■ Extracted entries:
****************************************

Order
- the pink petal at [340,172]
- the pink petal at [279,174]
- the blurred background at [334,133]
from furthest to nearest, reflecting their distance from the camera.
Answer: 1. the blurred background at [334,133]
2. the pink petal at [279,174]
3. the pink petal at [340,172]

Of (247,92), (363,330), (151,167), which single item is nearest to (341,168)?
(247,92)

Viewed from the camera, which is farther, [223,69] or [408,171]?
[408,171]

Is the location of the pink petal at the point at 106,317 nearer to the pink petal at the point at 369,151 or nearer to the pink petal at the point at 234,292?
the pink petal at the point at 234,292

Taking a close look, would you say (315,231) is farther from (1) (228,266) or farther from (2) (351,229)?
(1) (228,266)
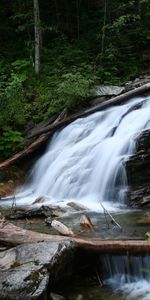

****************************************

■ Aim of the task:
Rewrite all of the records above, changing "camera" to "lens" and leaving everything else the same. Omit the pictures from your answer.

■ Exercise answer:
Order
- the pink petal at [340,172]
- the pink petal at [279,174]
- the blurred background at [334,133]
from furthest to nearest, reflecting their distance from the lens.
Answer: 1. the blurred background at [334,133]
2. the pink petal at [279,174]
3. the pink petal at [340,172]

Of (247,92), (363,330), (151,167), which single item is nearest to (341,168)?
(247,92)

Viewed from the lens, which is farther, [223,69] or [408,171]?
[408,171]

Is the location of the pink petal at the point at 106,317 nearer to the pink petal at the point at 369,151 or nearer to the pink petal at the point at 234,292?
the pink petal at the point at 234,292

Taking a close look, would you say (315,231) is farther from (1) (228,266) or farther from (2) (351,229)?
(1) (228,266)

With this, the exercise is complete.